- _Problem to work on_
Recast the lines below as a numbered list, starting at the line that contains "How far apart" and ending with the last line, both included. Leave out blank lines.

Lines of data
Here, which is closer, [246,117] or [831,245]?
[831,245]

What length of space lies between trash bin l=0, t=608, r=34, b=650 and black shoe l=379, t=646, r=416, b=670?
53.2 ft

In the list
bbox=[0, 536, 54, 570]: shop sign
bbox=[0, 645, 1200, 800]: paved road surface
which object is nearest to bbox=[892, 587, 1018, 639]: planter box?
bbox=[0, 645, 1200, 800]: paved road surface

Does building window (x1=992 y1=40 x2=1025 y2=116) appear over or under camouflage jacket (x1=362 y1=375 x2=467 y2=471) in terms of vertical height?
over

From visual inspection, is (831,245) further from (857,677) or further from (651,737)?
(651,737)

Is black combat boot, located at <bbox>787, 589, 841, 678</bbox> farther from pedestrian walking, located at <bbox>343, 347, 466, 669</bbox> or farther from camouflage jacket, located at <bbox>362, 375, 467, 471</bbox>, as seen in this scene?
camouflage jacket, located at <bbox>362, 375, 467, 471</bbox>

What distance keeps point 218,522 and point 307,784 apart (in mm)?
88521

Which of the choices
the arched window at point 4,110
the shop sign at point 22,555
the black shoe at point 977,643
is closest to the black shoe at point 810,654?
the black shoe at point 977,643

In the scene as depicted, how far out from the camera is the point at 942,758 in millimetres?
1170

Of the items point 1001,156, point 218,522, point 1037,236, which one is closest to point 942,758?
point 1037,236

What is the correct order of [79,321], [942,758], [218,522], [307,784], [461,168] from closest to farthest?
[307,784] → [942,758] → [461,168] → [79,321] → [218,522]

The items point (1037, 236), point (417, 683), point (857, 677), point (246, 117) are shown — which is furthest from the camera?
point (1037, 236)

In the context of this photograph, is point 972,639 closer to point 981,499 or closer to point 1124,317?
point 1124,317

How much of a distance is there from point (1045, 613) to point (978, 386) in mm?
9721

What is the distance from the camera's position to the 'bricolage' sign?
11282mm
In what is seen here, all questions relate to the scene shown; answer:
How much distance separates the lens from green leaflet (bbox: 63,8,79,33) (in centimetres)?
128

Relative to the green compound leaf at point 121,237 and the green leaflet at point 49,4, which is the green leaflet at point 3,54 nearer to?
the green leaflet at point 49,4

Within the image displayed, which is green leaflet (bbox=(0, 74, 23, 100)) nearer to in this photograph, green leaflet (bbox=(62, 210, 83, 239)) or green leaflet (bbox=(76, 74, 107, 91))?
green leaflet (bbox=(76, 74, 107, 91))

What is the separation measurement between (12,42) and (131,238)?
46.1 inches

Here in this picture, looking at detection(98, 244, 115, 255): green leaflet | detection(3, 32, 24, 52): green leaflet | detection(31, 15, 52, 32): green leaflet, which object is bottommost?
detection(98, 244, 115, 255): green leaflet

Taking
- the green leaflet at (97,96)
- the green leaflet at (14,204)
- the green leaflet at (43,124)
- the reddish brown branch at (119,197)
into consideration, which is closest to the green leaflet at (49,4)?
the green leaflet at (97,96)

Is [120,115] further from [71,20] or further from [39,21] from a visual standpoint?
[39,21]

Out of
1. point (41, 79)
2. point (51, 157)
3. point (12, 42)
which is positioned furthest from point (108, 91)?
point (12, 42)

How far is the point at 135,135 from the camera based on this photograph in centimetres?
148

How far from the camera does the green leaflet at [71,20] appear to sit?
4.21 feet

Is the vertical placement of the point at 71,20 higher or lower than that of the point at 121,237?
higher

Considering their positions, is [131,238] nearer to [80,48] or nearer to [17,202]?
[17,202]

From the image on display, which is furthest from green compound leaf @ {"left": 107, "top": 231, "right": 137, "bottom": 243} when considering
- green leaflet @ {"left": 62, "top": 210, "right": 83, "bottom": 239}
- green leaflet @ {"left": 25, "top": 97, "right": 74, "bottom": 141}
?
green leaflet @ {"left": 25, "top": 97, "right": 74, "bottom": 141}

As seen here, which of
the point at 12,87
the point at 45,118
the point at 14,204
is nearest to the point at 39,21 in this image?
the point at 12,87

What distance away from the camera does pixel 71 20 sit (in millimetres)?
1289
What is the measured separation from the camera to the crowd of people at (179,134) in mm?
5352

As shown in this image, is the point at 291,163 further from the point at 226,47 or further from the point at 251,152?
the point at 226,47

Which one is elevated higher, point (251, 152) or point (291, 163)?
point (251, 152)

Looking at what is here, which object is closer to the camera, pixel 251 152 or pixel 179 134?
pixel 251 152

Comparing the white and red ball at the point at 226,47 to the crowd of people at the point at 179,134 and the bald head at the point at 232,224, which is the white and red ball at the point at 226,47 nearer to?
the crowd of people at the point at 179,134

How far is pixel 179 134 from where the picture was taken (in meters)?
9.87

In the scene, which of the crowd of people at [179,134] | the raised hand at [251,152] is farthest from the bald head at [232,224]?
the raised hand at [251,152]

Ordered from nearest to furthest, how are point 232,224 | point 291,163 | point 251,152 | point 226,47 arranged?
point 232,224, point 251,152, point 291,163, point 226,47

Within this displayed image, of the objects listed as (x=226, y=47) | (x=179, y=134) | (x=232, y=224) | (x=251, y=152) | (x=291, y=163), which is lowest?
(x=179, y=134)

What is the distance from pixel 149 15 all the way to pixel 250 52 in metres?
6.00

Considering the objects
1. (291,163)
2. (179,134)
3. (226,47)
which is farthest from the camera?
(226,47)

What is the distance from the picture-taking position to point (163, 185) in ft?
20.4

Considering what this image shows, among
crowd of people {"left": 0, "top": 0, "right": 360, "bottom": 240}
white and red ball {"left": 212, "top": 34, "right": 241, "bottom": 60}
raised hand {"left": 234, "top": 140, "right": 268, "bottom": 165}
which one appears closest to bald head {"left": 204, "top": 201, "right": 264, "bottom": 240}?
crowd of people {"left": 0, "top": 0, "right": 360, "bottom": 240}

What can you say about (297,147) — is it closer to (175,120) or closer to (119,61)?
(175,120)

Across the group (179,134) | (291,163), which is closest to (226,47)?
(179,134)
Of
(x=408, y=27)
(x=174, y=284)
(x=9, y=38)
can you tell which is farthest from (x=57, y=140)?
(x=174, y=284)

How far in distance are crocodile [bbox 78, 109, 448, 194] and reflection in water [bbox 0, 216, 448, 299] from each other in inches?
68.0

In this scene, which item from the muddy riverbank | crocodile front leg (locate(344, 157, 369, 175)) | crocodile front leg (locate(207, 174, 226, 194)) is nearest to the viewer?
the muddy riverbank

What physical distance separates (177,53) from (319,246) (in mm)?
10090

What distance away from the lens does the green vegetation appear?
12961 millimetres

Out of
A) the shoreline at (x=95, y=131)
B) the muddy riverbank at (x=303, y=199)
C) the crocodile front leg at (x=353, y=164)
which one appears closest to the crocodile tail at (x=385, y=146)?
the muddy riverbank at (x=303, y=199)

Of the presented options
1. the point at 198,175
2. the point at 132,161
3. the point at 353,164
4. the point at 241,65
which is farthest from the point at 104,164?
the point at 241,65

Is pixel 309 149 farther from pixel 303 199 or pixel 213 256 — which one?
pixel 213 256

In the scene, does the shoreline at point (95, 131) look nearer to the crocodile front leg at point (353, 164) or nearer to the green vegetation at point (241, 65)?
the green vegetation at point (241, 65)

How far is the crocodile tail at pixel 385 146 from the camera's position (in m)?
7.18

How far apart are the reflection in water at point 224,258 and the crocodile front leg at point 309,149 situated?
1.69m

- _Answer to this exercise_
1. How far apart are the reflection in water at point 224,258 and the crocodile front leg at point 309,149 situated?
2. 1.69m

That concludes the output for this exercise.